From College Grad To Educator
This year marks Brown-Dean’s 20th year as a professor in political science and 12th year working at Quinnipiac. BrownDean said becoming a full professor has been a fantastic accomplishment in her career because only 4% of full professors are Black women, according to the National Center for Education Statistics.

Brown-Dean is only the fourth Black professor in Quinnipiac’s history to be a full professor.
“Being a part of Quinnipiac, for me, has also been an amazing opportunity to stretch and to grow, to learn,” Brown-Dean said. “A lot of my work, whether I was a professor here or now working as associate provost, has also been about connecting Quinnipiac to the broader communities … helping to create those connections because the same way I think in my life that we have an obligation to give to others, I think as an institution of higher learning as a community of learners, we have that obligation as well.”
In 2019, Brown-Dean published her book “Identity Politics in the United States.”
In this pioneering book, she provides an engaging discussion of forms of politicized identity concerning citizenship and democracy in the U.S., such as issues on race, ethnicity, gender, sexuality and religion, making sense of the current political divisions in the U.S. In addition, the book allows the reader to understand the problems within the realm of identity politics, leading a pathway to a potential solution.
“At my core, I’m an educator,” BrownDean said. “But being an educator doesn’t mean that I think I have all the information or all the answers. My belief is, we’re all here to learn. And we’re all here to teach.
I’m a political nerd. I’m fascinated by all of it … what I argue in the book is that the very founding of this country is about identity … I wanted to sort of deconstruct public debate.
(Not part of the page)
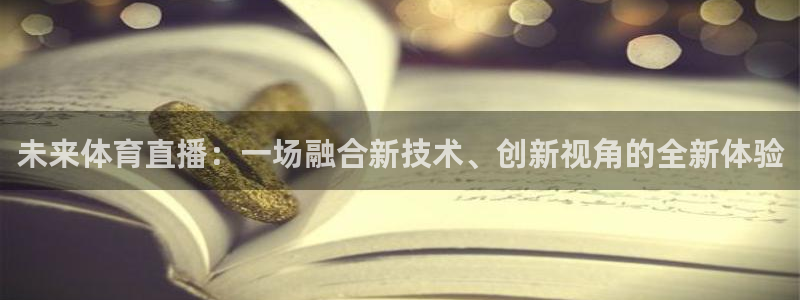未来体育直播：一场融合新技术、创新视角的全新体验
Still, I also wanted us to think about a path forward. We can complain, we can disagree, but then what? And so I wanted that historical context, the current political space, policy space, to think about what meaningful democracy looks like.”
Leaving A Meaningful Legacy
Brown-Dean hopes that her legacy is that she created opportunities and affirmed other people in the community. Her ambition lies not in her future job opportunities or the titles she earns but in how she made people feel and helped create something more significant than any of us with her commitment to the community.
“When I come to the end of my journey,” Brown-Dean said. “Whenever that comes, however, it comes. I want to be able to look back and say, ‘I made the most of every opportunity I had’ and ‘I learned from people that I was around and helped people feel connected and engaged and I helped us to understand not just to see each other, but understand and appreciate each other.’ That’s the connection for me, the people who poured into me and those I helped and supported.”